# I recovered! With the help of the medication Clomipramine (Anafranil) I also met Jeff Abugel



## Spencer

After two long years of pot induced DP/DR, I finally escaped the void and regained my presence in normal reality. It's been a year since I recovered, but I just felt obligated to share my experience with you all, and hopefully be of some help. So I'll get right to it. The medication that worked for me was Clomipramine, also known by the brand name Anafranil. It is a tricyclic antidepressant. I really noticed a difference in my DP/DR at 75 mg, and then virtually total remission of all my symptoms at 100 mg. This drug does carry some hefty side effects, but if you are like I was at the time, you probably don't give a shit haha. Now just as a fair warning, this drug won't work for everyone. Everyone's DP is different. But if your DP is pot induced like mine, then I think this med could definitely work for you. If you dont have luck with Clonpramine or any of the other tricyclic antidepressants, maybe try Marplan (MAOI antidepressant). Now I don't even know if I should even be suggesting this idea but Opiates, such as oxycodon/percoset are known to be helpful with DP. (I had ACL surgery and I was perscribed Percocets. My DP was pretty much gone when I took them.) Obviously opiates are extremely addictive so be careful. But yeah Clomipramine is what worked for me. About a year ago I met Jeff Abugel, author of Feeling Unreal and Stranger To Myself. He owns a coffee shop in Virginia, which is where I found him. He's an incredibly nice person and a brilliant man. He was very interested to hear my story and wanted to help me. He recommend the medications I listed above, all of which can be found in his first book feeling unreal. I bought both of the books and I recommend you do the same.

Depersonalization disorder has been one hell of a journey. As horrible as it was, it really did give me a new perspective on reality, life and everything. I feel like a stronger and wiser person. It has even inspired me to pursue psychology as my college major.

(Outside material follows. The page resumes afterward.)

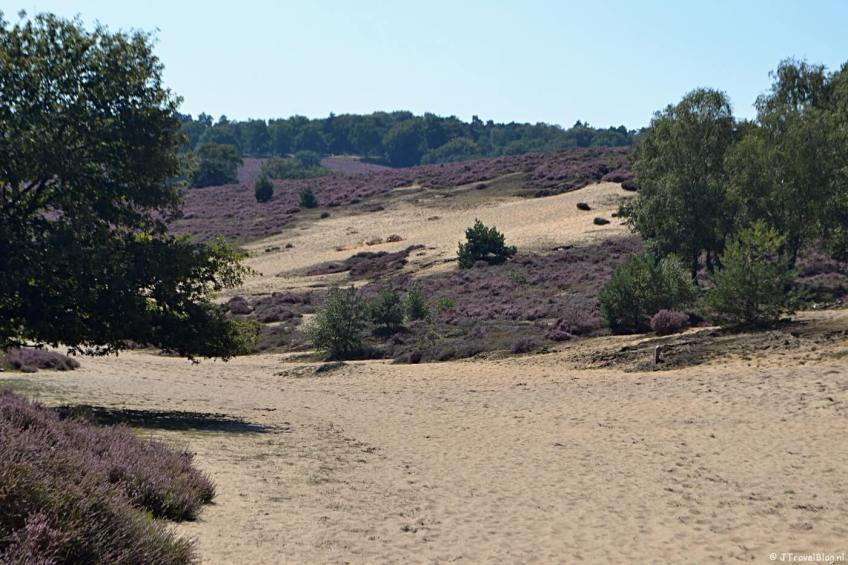 Zand en heide tijdens mijn Trage Tocht wandeling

Final note: This is something that needs to be adressed. Although you may "cure" yourself of DP entirely or almost entirely, you must realize that you are never going to be the same person you were before you had DP. I think you all know this deep down inside. With DP, you have reached the point of no return. You've seen too much. You can escape depersonalization, but you will forever have a new perspective on reality. Sort of like you've achieved enlightenment. (Not really. That would be quite an egotistical statement I guess haha) I don't believe this is a bad thing. Try to welcome this new view on things and integrate it into your life and philosophy. I wish you all the best of luck.


----------



## Hosscat

Im glad you are feeling better.

So what is your perspective on reality? If im going to be stuck thinking nothing is real and feeling alone, I don't know if I want to try anymore.


----------



## Spencer

Hosscat said:


> Im glad you are feeling better.
> So what is your perspective on reality? If im going to be stuck thinking nothing is real and feeling alone, I don't know if I want to try anymore.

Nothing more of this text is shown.